The 29-year-old decided to run for office to better serve the people who he said have been “left behind on the basis of their race and class.” This cohort includes many of his low-income South Asian and Indo-Carribean clients at Chhaya, a housing and social services organization.

{snip}

In addition to public housing and single-payer health care, Mamdani said he’ll also advocate for causes specific to South Asian constituents, such as solving the taxi medallion loan crisis, expanding language access and making Diwali a school holiday.

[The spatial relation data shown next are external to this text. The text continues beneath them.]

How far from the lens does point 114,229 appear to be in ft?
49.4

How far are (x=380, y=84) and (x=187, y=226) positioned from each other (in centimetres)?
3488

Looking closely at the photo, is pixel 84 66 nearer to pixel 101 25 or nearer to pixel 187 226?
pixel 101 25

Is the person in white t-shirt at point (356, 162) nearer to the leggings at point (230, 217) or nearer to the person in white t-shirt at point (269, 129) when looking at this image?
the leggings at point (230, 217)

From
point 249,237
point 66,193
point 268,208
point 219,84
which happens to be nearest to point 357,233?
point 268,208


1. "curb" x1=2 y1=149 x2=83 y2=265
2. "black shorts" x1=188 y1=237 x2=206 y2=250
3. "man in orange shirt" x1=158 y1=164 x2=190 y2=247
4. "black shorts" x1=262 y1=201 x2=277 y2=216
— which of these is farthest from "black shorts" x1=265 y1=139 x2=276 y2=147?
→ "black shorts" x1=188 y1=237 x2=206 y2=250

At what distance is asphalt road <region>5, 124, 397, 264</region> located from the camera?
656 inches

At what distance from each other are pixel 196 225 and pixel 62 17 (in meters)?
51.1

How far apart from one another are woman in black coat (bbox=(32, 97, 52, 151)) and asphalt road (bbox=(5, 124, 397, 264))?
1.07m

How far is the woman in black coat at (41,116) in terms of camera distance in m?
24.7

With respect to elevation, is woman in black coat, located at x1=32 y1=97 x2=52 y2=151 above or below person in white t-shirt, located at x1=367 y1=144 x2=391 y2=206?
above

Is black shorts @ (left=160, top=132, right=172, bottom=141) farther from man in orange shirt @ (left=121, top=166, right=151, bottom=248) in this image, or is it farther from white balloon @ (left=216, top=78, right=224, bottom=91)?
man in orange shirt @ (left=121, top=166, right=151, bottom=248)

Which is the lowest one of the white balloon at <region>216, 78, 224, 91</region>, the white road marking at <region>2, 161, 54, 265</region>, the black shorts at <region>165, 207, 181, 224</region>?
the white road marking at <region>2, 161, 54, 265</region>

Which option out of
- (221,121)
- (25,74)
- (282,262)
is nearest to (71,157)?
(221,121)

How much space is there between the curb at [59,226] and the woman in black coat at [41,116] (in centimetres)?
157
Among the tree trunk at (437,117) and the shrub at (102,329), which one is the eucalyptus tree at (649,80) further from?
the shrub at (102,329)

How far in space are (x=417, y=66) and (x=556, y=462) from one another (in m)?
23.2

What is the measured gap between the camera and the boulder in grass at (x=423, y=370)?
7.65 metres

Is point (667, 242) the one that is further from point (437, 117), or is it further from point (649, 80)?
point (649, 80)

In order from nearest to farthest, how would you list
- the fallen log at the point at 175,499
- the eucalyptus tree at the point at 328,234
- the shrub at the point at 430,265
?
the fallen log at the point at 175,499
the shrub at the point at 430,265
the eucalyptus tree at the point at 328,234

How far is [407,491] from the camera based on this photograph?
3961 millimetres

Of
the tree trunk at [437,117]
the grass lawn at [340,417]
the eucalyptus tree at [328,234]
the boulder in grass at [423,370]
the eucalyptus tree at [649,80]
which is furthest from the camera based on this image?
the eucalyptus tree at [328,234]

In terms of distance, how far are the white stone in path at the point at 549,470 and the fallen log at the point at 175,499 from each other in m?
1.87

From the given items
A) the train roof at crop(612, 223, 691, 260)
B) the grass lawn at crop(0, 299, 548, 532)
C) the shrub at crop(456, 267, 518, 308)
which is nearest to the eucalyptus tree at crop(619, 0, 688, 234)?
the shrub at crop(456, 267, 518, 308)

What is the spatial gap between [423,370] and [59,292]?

Mamdani is one of three South Asian members of the Democratic Socialists of America who won historic down-ballot races earlier this month. In Pennsylvania, former magazine editor Nikil Saval became the first Asian American elected to the state Senate. And in Los Angeles, urban planner Nithya Raman will be the first Asian American women elected to city council. As first-time Democratic Socialists of America-endorsed candidates, they unseated Democratic incumbents while espousing progressive policies such as “Medicare for All,” the Green New Deal and defunding the police.

{snip}

Compared to East Asian and Latin American immigrants, the term “socialism” tends to hold less stigma among many South Asians, particularly those from India, since their home country has not had extended periods of communist or socialist rule, said Sangay Mishra, an assistant professor of political science at Drew University in New Jersey and the author of “Desis Divided: The Political Lives of South Asian Americans.”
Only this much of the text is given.